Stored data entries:
###

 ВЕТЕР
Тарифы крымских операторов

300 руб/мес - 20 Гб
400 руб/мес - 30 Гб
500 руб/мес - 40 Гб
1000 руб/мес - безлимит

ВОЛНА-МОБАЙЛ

###

> **Exercise objective**
I would like you to output every record exactly as written.

> **Solution**
 ВЕТЕР
Тарифы крымских операторов

300 руб/мес - 20 Гб
400 руб/мес - 30 Гб
500 руб/мес - 40 Гб
1000 руб/мес - безлимит

ВОЛНА-МОБАЙЛ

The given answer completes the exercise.